> Task details
Look below for the line that contains "- 24. marraskuuta", then copy it and each following line exactly, through and including the line that contains "MASTER OF COMMERCE".

> Records excerpted from a collection
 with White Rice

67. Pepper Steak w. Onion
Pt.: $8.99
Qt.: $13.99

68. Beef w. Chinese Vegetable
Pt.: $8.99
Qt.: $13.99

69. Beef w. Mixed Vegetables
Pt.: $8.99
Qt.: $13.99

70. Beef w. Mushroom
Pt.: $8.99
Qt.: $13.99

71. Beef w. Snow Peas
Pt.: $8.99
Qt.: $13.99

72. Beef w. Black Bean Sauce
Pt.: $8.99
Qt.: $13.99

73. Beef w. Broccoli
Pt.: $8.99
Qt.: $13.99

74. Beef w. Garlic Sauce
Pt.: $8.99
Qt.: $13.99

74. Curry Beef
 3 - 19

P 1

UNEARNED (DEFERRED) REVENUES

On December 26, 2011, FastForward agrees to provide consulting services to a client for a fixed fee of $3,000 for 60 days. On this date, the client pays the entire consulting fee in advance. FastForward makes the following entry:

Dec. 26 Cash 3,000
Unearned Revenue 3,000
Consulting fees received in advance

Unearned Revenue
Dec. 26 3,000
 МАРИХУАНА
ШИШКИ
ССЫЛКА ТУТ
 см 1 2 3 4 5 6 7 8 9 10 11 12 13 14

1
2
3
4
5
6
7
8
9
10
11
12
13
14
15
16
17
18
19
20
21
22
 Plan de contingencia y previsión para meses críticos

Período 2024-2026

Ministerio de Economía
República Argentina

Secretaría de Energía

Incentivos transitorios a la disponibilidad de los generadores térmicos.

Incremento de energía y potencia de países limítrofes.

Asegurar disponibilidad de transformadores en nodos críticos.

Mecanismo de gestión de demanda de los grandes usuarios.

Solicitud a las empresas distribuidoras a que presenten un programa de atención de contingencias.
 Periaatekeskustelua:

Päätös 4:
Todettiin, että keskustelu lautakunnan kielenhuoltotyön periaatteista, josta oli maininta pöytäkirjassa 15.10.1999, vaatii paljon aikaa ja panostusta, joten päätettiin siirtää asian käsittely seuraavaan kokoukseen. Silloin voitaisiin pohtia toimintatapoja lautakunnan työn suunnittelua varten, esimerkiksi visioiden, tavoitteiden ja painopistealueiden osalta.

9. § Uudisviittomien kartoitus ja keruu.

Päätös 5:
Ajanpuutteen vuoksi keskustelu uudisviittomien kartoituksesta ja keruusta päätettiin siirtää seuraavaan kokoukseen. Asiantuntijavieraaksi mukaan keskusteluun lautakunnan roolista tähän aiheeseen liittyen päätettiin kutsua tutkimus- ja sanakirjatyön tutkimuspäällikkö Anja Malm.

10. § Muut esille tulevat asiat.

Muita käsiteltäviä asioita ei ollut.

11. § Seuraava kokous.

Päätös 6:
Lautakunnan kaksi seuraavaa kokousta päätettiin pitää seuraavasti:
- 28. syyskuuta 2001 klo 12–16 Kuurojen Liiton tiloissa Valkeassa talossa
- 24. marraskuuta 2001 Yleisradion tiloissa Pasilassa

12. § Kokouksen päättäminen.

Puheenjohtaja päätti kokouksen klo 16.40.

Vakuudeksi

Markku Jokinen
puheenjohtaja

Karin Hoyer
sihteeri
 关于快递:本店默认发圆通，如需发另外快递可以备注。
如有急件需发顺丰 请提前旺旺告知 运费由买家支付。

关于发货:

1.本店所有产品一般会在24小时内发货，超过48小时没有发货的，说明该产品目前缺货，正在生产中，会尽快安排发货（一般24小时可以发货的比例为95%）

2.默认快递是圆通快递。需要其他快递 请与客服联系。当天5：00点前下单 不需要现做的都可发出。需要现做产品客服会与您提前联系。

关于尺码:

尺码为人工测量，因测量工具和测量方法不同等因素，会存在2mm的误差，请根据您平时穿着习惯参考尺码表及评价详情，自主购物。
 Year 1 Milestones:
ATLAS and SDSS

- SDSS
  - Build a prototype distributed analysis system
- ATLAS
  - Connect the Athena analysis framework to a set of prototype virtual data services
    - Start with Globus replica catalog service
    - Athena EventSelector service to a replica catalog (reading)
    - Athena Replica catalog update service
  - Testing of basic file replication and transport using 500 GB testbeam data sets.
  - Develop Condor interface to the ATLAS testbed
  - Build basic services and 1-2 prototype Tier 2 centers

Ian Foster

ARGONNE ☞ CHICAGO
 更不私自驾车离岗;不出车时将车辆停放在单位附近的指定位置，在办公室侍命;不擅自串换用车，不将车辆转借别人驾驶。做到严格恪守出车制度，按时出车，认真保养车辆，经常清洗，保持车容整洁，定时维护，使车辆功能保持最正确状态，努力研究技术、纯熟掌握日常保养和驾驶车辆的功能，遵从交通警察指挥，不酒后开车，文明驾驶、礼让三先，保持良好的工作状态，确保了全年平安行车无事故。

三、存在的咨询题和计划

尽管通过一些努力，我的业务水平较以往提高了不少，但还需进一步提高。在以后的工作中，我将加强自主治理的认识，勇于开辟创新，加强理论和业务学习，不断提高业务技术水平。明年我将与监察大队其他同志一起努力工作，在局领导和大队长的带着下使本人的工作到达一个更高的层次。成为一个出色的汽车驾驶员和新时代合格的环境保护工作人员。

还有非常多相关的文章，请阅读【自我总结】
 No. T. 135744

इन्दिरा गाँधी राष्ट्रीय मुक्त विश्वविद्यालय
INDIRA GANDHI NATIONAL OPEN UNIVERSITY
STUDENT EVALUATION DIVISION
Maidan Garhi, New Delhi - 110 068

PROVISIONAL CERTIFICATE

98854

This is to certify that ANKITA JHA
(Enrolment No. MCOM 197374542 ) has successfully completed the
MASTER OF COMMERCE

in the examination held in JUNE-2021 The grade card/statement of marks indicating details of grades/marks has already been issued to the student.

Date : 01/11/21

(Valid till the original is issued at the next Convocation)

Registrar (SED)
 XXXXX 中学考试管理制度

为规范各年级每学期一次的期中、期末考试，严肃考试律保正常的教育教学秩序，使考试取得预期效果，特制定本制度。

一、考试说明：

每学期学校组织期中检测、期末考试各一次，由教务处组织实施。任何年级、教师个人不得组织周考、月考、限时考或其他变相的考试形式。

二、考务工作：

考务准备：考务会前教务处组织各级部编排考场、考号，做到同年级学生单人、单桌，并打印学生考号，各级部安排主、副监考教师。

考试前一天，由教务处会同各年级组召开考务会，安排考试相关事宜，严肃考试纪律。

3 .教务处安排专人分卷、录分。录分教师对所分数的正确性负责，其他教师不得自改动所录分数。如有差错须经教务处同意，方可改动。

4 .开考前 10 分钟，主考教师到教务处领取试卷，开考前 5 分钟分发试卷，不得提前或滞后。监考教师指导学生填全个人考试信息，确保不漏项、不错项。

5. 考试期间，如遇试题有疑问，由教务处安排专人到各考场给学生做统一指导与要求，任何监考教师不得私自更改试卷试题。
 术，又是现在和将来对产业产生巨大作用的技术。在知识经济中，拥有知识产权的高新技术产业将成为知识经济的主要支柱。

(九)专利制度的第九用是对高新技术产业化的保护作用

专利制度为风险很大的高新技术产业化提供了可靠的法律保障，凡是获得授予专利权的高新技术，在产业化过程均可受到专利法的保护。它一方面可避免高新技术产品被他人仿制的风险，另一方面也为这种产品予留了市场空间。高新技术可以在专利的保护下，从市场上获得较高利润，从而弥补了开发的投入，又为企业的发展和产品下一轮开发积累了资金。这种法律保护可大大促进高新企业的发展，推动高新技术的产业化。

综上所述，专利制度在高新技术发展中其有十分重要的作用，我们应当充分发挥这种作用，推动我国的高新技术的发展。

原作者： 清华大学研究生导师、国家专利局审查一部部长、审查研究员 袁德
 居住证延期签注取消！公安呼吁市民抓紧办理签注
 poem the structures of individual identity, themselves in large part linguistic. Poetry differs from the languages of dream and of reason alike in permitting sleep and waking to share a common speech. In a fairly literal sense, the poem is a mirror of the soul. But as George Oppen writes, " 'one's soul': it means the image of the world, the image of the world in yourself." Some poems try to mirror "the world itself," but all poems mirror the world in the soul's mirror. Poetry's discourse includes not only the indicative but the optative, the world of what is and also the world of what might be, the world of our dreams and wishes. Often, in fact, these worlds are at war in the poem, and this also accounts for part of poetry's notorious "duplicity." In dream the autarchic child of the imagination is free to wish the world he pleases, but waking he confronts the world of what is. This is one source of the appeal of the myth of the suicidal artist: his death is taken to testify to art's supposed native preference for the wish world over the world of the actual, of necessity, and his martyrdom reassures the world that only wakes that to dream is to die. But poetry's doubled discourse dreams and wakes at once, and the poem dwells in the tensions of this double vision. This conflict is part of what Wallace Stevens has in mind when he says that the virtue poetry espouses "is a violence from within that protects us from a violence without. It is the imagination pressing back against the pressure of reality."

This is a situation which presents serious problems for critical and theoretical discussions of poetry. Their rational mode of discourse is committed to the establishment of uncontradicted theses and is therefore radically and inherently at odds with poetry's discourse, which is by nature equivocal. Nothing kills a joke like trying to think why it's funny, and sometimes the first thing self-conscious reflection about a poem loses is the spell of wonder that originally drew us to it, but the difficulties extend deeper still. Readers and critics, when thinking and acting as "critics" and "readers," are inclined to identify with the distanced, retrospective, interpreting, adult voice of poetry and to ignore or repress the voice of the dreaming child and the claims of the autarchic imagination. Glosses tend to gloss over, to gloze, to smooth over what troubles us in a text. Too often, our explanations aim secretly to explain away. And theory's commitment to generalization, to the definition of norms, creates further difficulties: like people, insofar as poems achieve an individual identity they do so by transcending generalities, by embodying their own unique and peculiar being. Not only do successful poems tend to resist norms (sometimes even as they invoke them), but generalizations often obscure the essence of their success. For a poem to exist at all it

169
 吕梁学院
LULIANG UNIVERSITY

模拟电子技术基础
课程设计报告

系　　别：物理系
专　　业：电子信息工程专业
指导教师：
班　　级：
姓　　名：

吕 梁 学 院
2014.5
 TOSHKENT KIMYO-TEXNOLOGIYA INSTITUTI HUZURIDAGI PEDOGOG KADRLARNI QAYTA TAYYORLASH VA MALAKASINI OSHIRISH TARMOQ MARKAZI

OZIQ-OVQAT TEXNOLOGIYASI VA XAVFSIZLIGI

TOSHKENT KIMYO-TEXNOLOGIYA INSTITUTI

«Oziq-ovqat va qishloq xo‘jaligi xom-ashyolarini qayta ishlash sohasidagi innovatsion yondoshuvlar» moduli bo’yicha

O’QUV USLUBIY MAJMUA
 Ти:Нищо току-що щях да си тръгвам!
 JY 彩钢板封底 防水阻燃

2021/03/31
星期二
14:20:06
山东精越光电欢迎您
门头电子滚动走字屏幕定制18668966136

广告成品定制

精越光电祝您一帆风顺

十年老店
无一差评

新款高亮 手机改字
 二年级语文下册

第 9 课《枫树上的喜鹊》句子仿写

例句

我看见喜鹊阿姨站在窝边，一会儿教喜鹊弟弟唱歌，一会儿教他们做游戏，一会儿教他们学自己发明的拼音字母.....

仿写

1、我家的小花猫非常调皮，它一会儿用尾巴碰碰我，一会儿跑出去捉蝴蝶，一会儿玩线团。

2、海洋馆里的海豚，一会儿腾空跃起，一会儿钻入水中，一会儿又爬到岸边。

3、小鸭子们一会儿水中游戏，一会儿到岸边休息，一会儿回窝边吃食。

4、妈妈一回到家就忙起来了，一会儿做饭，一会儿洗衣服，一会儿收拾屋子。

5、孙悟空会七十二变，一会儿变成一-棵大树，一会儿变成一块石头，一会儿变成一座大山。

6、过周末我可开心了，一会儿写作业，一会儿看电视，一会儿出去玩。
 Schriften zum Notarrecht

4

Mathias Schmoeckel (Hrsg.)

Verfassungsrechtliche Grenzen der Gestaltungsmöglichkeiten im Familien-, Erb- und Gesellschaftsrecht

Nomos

> Output for this exercise
- 24. marraskuuta 2001 Yleisradion tiloissa Pasilassa

12. § Kokouksen päättäminen.

Puheenjohtaja päätti kokouksen klo 16.40.

Vakuudeksi

Markku Jokinen
puheenjohtaja

Karin Hoyer
sihteeri
 关于快递:本店默认发圆通，如需发另外快递可以备注。
如有急件需发顺丰 请提前旺旺告知 运费由买家支付。

关于发货:

1.本店所有产品一般会在24小时内发货，超过48小时没有发货的，说明该产品目前缺货，正在生产中，会尽快安排发货（一般24小时可以发货的比例为95%）

2.默认快递是圆通快递。需要其他快递 请与客服联系。当天5：00点前下单 不需要现做的都可发出。需要现做产品客服会与您提前联系。

关于尺码:

尺码为人工测量，因测量工具和测量方法不同等因素，会存在2mm的误差，请根据您平时穿着习惯参考尺码表及评价详情，自主购物。
 Year 1 Milestones:
ATLAS and SDSS

- SDSS
  - Build a prototype distributed analysis system
- ATLAS
  - Connect the Athena analysis framework to a set of prototype virtual data services
    - Start with Globus replica catalog service
    - Athena EventSelector service to a replica catalog (reading)
    - Athena Replica catalog update service
  - Testing of basic file replication and transport using 500 GB testbeam data sets.
  - Develop Condor interface to the ATLAS testbed
  - Build basic services and 1-2 prototype Tier 2 centers

Ian Foster

ARGONNE ☞ CHICAGO
 更不私自驾车离岗;不出车时将车辆停放在单位附近的指定位置，在办公室侍命;不擅自串换用车，不将车辆转借别人驾驶。做到严格恪守出车制度，按时出车，认真保养车辆，经常清洗，保持车容整洁，定时维护，使车辆功能保持最正确状态，努力研究技术、纯熟掌握日常保养和驾驶车辆的功能，遵从交通警察指挥，不酒后开车，文明驾驶、礼让三先，保持良好的工作状态，确保了全年平安行车无事故。

三、存在的咨询题和计划

尽管通过一些努力，我的业务水平较以往提高了不少，但还需进一步提高。在以后的工作中，我将加强自主治理的认识，勇于开辟创新，加强理论和业务学习，不断提高业务技术水平。明年我将与监察大队其他同志一起努力工作，在局领导和大队长的带着下使本人的工作到达一个更高的层次。成为一个出色的汽车驾驶员和新时代合格的环境保护工作人员。

还有非常多相关的文章，请阅读【自我总结】
 No. T. 135744

इन्दिरा गाँधी राष्ट्रीय मुक्त विश्वविद्यालय
INDIRA GANDHI NATIONAL OPEN UNIVERSITY
STUDENT EVALUATION DIVISION
Maidan Garhi, New Delhi - 110 068

PROVISIONAL CERTIFICATE

98854

This is to certify that ANKITA JHA
(Enrolment No. MCOM 197374542 ) has successfully completed the
MASTER OF COMMERCE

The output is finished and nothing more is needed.